Extracted records:
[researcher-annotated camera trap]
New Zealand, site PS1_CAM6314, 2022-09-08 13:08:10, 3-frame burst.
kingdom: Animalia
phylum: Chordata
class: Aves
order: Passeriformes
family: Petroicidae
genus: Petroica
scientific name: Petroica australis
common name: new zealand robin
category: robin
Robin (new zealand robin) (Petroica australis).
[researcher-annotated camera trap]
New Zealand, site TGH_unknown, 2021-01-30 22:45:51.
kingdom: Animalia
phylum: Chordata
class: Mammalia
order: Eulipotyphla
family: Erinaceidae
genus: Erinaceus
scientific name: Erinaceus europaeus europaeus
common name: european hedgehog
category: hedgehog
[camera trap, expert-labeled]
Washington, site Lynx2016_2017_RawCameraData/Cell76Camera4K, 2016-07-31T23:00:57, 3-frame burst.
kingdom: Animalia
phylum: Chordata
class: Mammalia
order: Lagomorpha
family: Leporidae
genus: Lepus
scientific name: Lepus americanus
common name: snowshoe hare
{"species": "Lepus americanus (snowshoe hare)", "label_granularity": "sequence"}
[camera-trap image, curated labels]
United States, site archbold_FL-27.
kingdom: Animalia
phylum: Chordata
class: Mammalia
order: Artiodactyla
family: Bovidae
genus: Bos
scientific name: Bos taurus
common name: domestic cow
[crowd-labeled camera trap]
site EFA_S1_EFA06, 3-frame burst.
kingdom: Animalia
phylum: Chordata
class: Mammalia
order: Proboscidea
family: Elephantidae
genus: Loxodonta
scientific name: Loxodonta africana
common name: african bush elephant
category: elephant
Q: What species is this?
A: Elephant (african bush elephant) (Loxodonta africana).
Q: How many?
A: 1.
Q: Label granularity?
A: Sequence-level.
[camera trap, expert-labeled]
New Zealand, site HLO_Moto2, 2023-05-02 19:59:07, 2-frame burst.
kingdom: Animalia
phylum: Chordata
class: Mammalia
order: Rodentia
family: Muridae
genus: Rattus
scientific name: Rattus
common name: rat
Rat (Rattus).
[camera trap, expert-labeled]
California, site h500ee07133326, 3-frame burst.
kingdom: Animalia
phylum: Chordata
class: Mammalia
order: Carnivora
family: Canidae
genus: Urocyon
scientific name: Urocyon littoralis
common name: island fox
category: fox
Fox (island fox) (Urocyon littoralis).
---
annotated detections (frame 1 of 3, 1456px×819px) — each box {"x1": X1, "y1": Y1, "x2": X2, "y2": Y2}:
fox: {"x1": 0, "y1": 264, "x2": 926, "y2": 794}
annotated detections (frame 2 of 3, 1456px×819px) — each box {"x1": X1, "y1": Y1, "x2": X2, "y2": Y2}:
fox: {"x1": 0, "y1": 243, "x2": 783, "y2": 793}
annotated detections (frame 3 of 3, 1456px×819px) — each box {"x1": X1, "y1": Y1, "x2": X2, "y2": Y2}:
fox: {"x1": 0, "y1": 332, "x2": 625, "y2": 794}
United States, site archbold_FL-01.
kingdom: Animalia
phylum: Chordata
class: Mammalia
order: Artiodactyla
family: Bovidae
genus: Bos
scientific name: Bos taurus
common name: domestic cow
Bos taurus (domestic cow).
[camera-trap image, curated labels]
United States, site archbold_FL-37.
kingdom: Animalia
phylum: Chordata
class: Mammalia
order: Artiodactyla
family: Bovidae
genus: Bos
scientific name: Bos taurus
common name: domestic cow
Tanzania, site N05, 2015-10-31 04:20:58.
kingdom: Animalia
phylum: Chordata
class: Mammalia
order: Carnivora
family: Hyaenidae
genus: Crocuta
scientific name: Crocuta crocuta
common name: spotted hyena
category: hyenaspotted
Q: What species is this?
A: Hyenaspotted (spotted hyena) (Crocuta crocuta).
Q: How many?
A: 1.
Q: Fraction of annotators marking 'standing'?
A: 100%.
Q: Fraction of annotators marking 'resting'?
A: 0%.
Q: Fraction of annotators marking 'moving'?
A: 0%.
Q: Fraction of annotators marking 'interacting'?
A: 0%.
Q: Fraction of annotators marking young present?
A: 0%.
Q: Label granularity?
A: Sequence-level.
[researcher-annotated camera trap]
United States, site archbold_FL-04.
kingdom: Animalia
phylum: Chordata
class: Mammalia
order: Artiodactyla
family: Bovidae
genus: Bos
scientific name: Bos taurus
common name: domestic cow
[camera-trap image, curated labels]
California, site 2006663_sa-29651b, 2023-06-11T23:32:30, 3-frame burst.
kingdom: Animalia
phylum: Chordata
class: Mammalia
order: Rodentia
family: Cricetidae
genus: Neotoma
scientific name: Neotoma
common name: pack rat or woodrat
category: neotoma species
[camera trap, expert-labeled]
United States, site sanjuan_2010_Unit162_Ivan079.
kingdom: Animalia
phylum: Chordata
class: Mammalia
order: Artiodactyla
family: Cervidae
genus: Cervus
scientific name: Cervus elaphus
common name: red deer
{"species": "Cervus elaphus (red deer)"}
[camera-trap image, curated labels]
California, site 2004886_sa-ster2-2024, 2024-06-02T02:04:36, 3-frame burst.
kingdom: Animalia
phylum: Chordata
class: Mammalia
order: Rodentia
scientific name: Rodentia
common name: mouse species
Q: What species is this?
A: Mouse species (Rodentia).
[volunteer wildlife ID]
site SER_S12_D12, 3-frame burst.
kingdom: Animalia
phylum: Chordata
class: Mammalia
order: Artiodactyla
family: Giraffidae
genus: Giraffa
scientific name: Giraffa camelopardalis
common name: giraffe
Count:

Required work: All of the material above needs to be transcribed verbatim.

Written response:
[researcher-annotated camera trap]
New Zealand, site PS1_CAM6314, 2022-09-08 13:08:10, 3-frame burst.
kingdom: Animalia
phylum: Chordata
class: Aves
order: Passeriformes
family: Petroicidae
genus: Petroica
scientific name: Petroica australis
common name: new zealand robin
category: robin
Robin (new zealand robin) (Petroica australis).
[researcher-annotated camera trap]
New Zealand, site TGH_unknown, 2021-01-30 22:45:51.
kingdom: Animalia
phylum: Chordata
class: Mammalia
order: Eulipotyphla
family: Erinaceidae
genus: Erinaceus
scientific name: Erinaceus europaeus europaeus
common name: european hedgehog
category: hedgehog
[camera trap, expert-labeled]
Washington, site Lynx2016_2017_RawCameraData/Cell76Camera4K, 2016-07-31T23:00:57, 3-frame burst.
kingdom: Animalia
phylum: Chordata
class: Mammalia
order: Lagomorpha
family: Leporidae
genus: Lepus
scientific name: Lepus americanus
common name: snowshoe hare
{"species": "Lepus americanus (snowshoe hare)", "label_granularity": "sequence"}
[camera-trap image, curated labels]
United States, site archbold_FL-27.
kingdom: Animalia
phylum: Chordata
class: Mammalia
order: Artiodactyla
family: Bovidae
genus: Bos
scientific name: Bos taurus
common name: domestic cow
[crowd-labeled camera trap]
site EFA_S1_EFA06, 3-frame burst.
kingdom: Animalia
phylum: Chordata
class: Mammalia
order: Proboscidea
family: Elephantidae
genus: Loxodonta
scientific name: Loxodonta africana
common name: african bush elephant
category: elephant
Q: What species is this?
A: Elephant (african bush elephant) (Loxodonta africana).
Q: How many?
A: 1.
Q: Label granularity?
A: Sequence-level.
[camera trap, expert-labeled]
New Zealand, site HLO_Moto2, 2023-05-02 19:59:07, 2-frame burst.
kingdom: Animalia
phylum: Chordata
class: Mammalia
order: Rodentia
family: Muridae
genus: Rattus
scientific name: Rattus
common name: rat
Rat (Rattus).
[camera trap, expert-labeled]
California, site h500ee07133326, 3-frame burst.
kingdom: Animalia
phylum: Chordata
class: Mammalia
order: Carnivora
family: Canidae
genus: Urocyon
scientific name: Urocyon littoralis
common name: island fox
category: fox
Fox (island fox) (Urocyon littoralis).
---
annotated detections (frame 1 of 3, 1456px×819px) — each box {"x1": X1, "y1": Y1, "x2": X2, "y2": Y2}:
fox: {"x1": 0, "y1": 264, "x2": 926, "y2": 794}
annotated detections (frame 2 of 3, 1456px×819px) — each box {"x1": X1, "y1": Y1, "x2": X2, "y2": Y2}:
fox: {"x1": 0, "y1": 243, "x2": 783, "y2": 793}
annotated detections (frame 3 of 3, 1456px×819px) — each box {"x1": X1, "y1": Y1, "x2": X2, "y2": Y2}:
fox: {"x1": 0, "y1": 332, "x2": 625, "y2": 794}
United States, site archbold_FL-01.
kingdom: Animalia
phylum: Chordata
class: Mammalia
order: Artiodactyla
family: Bovidae
genus: Bos
scientific name: Bos taurus
common name: domestic cow
Bos taurus (domestic cow).
[camera-trap image, curated labels]
United States, site archbold_FL-37.
kingdom: Animalia
phylum: Chordata
class: Mammalia
order: Artiodactyla
family: Bovidae
genus: Bos
scientific name: Bos taurus
common name: domestic cow
Tanzania, site N05, 2015-10-31 04:20:58.
kingdom: Animalia
phylum: Chordata
class: Mammalia
order: Carnivora
family: Hyaenidae
genus: Crocuta
scientific name: Crocuta crocuta
common name: spotted hyena
category: hyenaspotted
Q: What species is this?
A: Hyenaspotted (spotted hyena) (Crocuta crocuta).
Q: How many?
A: 1.
Q: Fraction of annotators marking 'standing'?
A: 100%.
Q: Fraction of annotators marking 'resting'?
A: 0%.
Q: Fraction of annotators marking 'moving'?
A: 0%.
Q: Fraction of annotators marking 'interacting'?
A: 0%.
Q: Fraction of annotators marking young present?
A: 0%.
Q: Label granularity?
A: Sequence-level.
[researcher-annotated camera trap]
United States, site archbold_FL-04.
kingdom: Animalia
phylum: Chordata
class: Mammalia
order: Artiodactyla
family: Bovidae
genus: Bos
scientific name: Bos taurus
common name: domestic cow
[camera-trap image, curated labels]
California, site 2006663_sa-29651b, 2023-06-11T23:32:30, 3-frame burst.
kingdom: Animalia
phylum: Chordata
class: Mammalia
order: Rodentia
family: Cricetidae
genus: Neotoma
scientific name: Neotoma
common name: pack rat or woodrat
category: neotoma species
[camera trap, expert-labeled]
United States, site sanjuan_2010_Unit162_Ivan079.
kingdom: Animalia
phylum: Chordata
class: Mammalia
order: Artiodactyla
family: Cervidae
genus: Cervus
scientific name: Cervus elaphus
common name: red deer
{"species": "Cervus elaphus (red deer)"}
[camera-trap image, curated labels]
California, site 2004886_sa-ster2-2024, 2024-06-02T02:04:36, 3-frame burst.
kingdom: Animalia
phylum: Chordata
class: Mammalia
order: Rodentia
scientific name: Rodentia
common name: mouse species
Q: What species is this?
A: Mouse species (Rodentia).
[volunteer wildlife ID]
site SER_S12_D12, 3-frame burst.
kingdom: Animalia
phylum: Chordata
class: Mammalia
order: Artiodactyla
family: Giraffidae
genus: Giraffa
scientific name: Giraffa camelopardalis
common name: giraffe
Count:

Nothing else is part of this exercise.